* [EXTRACTED TEXT]
Since 5.07.2006 to 21.08.2006 we (4 persons from Poland) were riding on bicycles carrying whole luggage with us, sleeping in tents. Our trip had two parts: first - through Norway from Olso to Russian border, and second - from Sankt Peterburg through Estonia, Latvia, Lithuania. Here I've written some possibly useful informations, rather that full description of the trip.
We've started at Gardermoen airport and headed west along the railway line Oslo - Bergen (skipping the Oslo itself). Western Norway was, in my opinion, a most interesting part of the trip (or at least different than the northern part): beautiful high mountains and fiords with steep, rocky slopes, many waterfalls and lakes. If you are going to Norway don't make the mistake to miss the western part.
First few days were rather flat (along river). Then we had some ascents, which I can recommend. We've taken the bicycle road from Haugastol to Flam along the railway (through Finse and Myrdal). It was gravelled track (but with surface good enough for bicycles), on some short fragments covered by snow (even in July). Most of the altitude we get already on the route 7, Haugastol is on 1000 m, so the bicycle road goes generally through rather flat valley, among high mountains and a lot of lakes. The last fragment goes down very steep.

* [WHAT IS REQUIRED] Continue the account of the cycling trip through Norway, picking up right after its last sentence.

* [PROVIDED DATA]

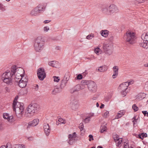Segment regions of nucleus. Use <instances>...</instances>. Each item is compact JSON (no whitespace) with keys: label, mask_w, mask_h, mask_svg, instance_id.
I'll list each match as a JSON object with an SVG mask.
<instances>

* [ANSWER TO THE TASK]
Then we were riding a small road (alternative for a long 25 km tunnel) from Aurland to Lerdal, also very nice, again climbing on about 1300 m. As on all roads between fiords here, there was steep ascent, almost flat rocky top with many lakes and poor flora, and then steep descent. Excellent views from the first part in the direction of Aurlandsfjorden.
Next we've ride along Lustafjorden and through highest pass in Norway (1434 m) to Lom. Road goes near highest mountains in Norway and one can see glaciers, etc. From Lom to Geiranger (where many says that is most beautiful fiord - in fact it looks good, but many other too), again by over 1000 m. On the top there is also a junction to a view point Dalsnibba on 1500 m (which we skipped), from where one can see the Geirangerfjord.
Other, probably also good, possibility is to go from Sogndal along Sognefjorden do Dragsvig, then north to Stryn and back to Geiranger.
From Geiranger one another ascent, and after Norddalsfjorden the famous troll road. The ascent unexpectable long and not too steep. Most famous is the second part, the descent to Andalsnes, which is concentrated in one valley with a lot of serpentines, and can be very good seen from the top.
In Andalsnes the end of high mountains for us, from here we never were on 500 m. We went near Molde and then by E39 to Trondheim (in fact small road with almost no cars, despite threatening number). Trondheim is rather not too much interesting city (but maybe most interesting of all in Norway).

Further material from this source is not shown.